Description
At Status, we have been fighting against resource leaks for months (sockets, file descriptors, futures, timers and most importantly memory)
- Half closed vacp2p/nim-libp2p#174
- prevent transport tests from leaking vacp2p/nim-libp2p#134
- Experiment with destructors, use them to cleanup peerinfo leaks vacp2p/nim-libp2p#318
- fix gossipsub memory leak on disconnected peer vacp2p/nim-libp2p#371
- status-im/nim-eth@6ec942a
- Bug/fix transport leaks #37 status-im/nim-eth#39
- Properly fix cancellation race and not introduce FD leaks. status-im/nim-chronos#102
- release callback memory early status-im/nim-chronos#130
- Cleanup deleted timers status-im/nim-chronos#65
- Continuous calls to write() after error may cause memory leaks. status-im/nim-chronos#53
- Sync master with devel status-im/nimbus-eth2#1673
- remove potentially GC leak-inducing acyclicity tag status-im/nimbus-eth2#1011
- memory leak during block syncing status-im/nimbus-eth2#850
- Memory leak during sync status-im/nimbus-eth2#1629
- TransportOsError on
make witti
status-im/nimbus-eth2#1123 - Asynchronous unattended Future[T] tracking. status-im/nimbus-eth2#1121
- Rework pubsub status-im/nimbus-eth2#1474 (comment)

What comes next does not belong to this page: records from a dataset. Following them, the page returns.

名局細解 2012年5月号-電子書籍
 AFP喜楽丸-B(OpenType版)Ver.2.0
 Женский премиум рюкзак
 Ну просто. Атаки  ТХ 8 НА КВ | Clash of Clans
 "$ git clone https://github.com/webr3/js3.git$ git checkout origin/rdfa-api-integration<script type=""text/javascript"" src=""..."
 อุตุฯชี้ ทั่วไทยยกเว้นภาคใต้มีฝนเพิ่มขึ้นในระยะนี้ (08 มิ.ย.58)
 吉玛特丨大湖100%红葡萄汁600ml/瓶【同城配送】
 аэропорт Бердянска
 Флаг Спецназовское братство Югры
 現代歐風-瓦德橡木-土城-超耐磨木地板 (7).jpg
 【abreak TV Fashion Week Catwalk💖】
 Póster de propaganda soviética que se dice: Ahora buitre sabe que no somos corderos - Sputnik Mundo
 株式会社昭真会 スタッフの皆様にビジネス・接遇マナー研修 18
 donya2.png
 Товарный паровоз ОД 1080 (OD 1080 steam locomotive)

- Memory leak: fix the cyclic-ness of the DAG status-im/nimbus-eth2#1010
- The current beacon_node version has a memory leak status-im/nimbus-eth2#447
- [ongoing] Network stability status-im/nimbus-eth2#784
- suspiciously high number of new futures being created in the local sim status-im/nimbus-eth2#779
- properly close connections vacp2p/nim-libp2p#128
We built several tools to help us track the issues
- add stream metrics vacp2p/nim-libp2p#136
- More memory and perf profiling vacp2p/nim-libp2p#207
- Initial tracking mechanism. status-im/nim-chronos#33
- RFC: Future[T] leak or unattended Future[T] tracking. status-im/nim-chronos#31
- some metrics for monitoring futures status-im/nim-chronos#85
- RFC: Transports leak tracking. status-im/nim-chronos#32
- Memory-accounting solution status-im/nimbus-eth2#869
- [WIP] Zero-cost unattended Future[T] tracking mechanism. status-im/nim-chronos#106
However we are still leaking. As a workaround we are currently advising people to restart every 6 hours or so but for production we need to remove all possible source of leaks so that user can run that application for months without restart.
The computational part of our application is relatively easy to debug for leaks but the async/IO/networking part as been leaking resources quite often via closure iterators/futures due to unattended cancellation/expiration.
This is incredibly hard to debug.
We would like to have -d:useMalloc
available for the default GC, backported to the 1.2.x branch so that we can use conventional C tools like Valgrind to detect those memory leaks and also run memory leak detection in dedicated CI.
Furthermore, we are currently investigating an issue with misreported memory accounting by Nim GC, which makes it even harder to debug with Nim standard tools (memory fragmentation?).